Souffrant également de maux de tête récurrents, Sabine Debremaeker ne sort jamais sans son chapeau et ses lunettes. Tout un attirail auquel s'ajoute donc le masque, qu'elle ne peut retirer qu'une fois chez elle: "Je peux enfin respirer", dit-elle à BFMTV, soulagée. Mais dans les transports, dans la rue ou sur son lieu de travail, elle ne peut pas y échapper.

"Un port prolongé de masque peut déclencher une migraine, même dans une pièce confinée, avec de l'air renfermé", explique-t-elle.

"Je le porte par intermittence quand je vais faire mes courses, quand j'ai un rendez-vous médical", explique à France Info une autre migraineuse Ophélie, affirmant ne pouvoir supporter le port du masque plus de 45 minutes.

Les études manquent

Ces désagréments du masque, qu'il s'agisse des maux de tête ou de réactions dermatologiques, restent cependant peu documentés, note Le Monde. "Le niveau de preuve reste assez faible et il manque de larges études bien conduites pour pouvoir avoir une meilleure idée de la fréquence de ces effets indésirables", explique au journal Alexandre Bellier, vice-président de Bibliovid , une association de veille scientifique sur le Covid-19.

Un article scientifique paru en juin rapporte toutefois "ce type d’inconvénients chez des soignants qui portent le masque toute la journée", précise-t-il.

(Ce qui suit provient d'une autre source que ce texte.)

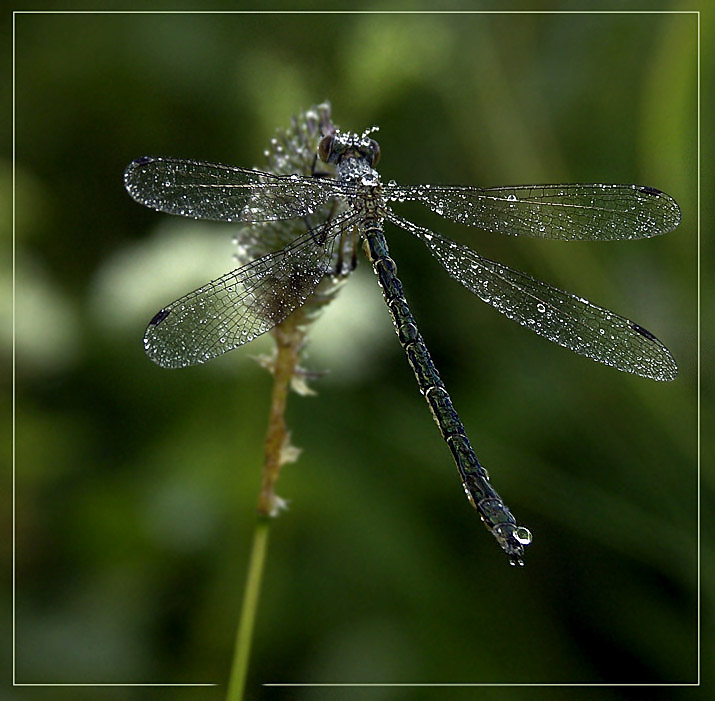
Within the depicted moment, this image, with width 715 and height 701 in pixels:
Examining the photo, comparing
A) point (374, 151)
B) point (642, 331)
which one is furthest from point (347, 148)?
point (642, 331)

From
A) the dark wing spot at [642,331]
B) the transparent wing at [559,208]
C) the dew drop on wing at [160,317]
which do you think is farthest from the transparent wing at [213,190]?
the dark wing spot at [642,331]

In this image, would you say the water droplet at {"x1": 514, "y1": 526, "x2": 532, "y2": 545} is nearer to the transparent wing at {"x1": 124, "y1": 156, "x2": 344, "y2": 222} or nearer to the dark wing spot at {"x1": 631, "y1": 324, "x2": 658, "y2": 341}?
the dark wing spot at {"x1": 631, "y1": 324, "x2": 658, "y2": 341}

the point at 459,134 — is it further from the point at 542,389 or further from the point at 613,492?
the point at 613,492

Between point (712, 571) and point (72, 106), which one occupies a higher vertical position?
point (72, 106)

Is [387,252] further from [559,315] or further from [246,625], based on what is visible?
[246,625]

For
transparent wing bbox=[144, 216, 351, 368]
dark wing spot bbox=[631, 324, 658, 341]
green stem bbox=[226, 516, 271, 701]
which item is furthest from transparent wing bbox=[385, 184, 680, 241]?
green stem bbox=[226, 516, 271, 701]

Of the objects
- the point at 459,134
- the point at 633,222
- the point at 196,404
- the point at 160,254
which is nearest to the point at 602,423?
the point at 633,222
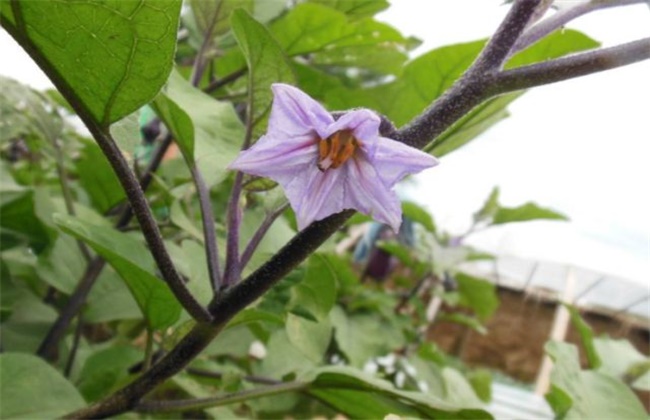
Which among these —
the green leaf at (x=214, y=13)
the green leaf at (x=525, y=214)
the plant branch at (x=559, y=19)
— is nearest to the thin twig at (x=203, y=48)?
the green leaf at (x=214, y=13)

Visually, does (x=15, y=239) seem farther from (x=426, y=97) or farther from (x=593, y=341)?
(x=593, y=341)

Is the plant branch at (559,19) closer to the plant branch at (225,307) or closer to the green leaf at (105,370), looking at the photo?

Sur 343 soignants américains mobilisés sur le front du Covid, 245 avaient signalé souffrir de maux de tête après avoir porté des masques chirurgicaux ou N95 - l'équivalent américain des FFP2 - de manière prolongée.

"Leur travail est en jeu"

Pour les migraineux, "c'est dramatique car les arrêts de travail vont se multiplier", estime Sabine Debremaeker. "Leur travail est en jeu. C'est déjà très compliqué pour les migraineux sévères ou chroniques de garder leurs emplois", s'inquiète la présidente de l'association.

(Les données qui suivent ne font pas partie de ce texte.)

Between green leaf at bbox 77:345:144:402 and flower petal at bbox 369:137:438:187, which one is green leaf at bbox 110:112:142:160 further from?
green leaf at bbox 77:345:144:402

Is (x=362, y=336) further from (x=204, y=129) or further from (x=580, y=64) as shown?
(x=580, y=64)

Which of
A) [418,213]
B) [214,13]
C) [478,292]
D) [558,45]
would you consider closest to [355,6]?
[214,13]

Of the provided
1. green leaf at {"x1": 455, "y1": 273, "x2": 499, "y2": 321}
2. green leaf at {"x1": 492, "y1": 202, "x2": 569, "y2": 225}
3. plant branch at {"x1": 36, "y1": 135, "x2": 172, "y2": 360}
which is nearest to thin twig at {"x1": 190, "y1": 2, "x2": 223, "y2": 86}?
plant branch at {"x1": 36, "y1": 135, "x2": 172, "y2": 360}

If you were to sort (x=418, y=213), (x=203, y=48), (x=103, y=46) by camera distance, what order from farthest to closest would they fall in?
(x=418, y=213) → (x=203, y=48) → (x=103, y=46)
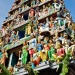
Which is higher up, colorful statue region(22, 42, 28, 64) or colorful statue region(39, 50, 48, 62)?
colorful statue region(22, 42, 28, 64)

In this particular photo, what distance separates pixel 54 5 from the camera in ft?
66.6

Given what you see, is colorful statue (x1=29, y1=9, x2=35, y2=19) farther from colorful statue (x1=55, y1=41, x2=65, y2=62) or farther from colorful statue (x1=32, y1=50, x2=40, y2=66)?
colorful statue (x1=55, y1=41, x2=65, y2=62)

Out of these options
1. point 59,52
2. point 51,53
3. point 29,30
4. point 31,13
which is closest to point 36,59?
point 51,53

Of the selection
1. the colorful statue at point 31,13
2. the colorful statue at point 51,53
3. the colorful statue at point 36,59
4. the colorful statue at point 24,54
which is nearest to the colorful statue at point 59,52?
the colorful statue at point 51,53

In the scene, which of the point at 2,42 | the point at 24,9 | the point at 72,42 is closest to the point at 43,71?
the point at 72,42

Près de 20% des Français souffrent de migraine, en particulier chez les femmes, d'après la Fédération française de Neurologie. Pour soulager ses patients, le neurologue Dominique Vallade a déjà délivré des certificats afin qu'ils puissent le retirer à leur poste de travail:

"Dans la rue, ils doivent porter le masque, point à la ligne. Mais effectivement, ça permet au moins dans un laps de temps où ils ne sont pas en contact avec leurs collègues, quand ils ne se déplacent pas, de ne pas le porter", explique-t-il à BFMTV.

Afin de minimiser la gêne, le spécialiste recommande par ailleurs de porter des masques de norme Afnor, l'association française des normes, pour leur capacité de filtration.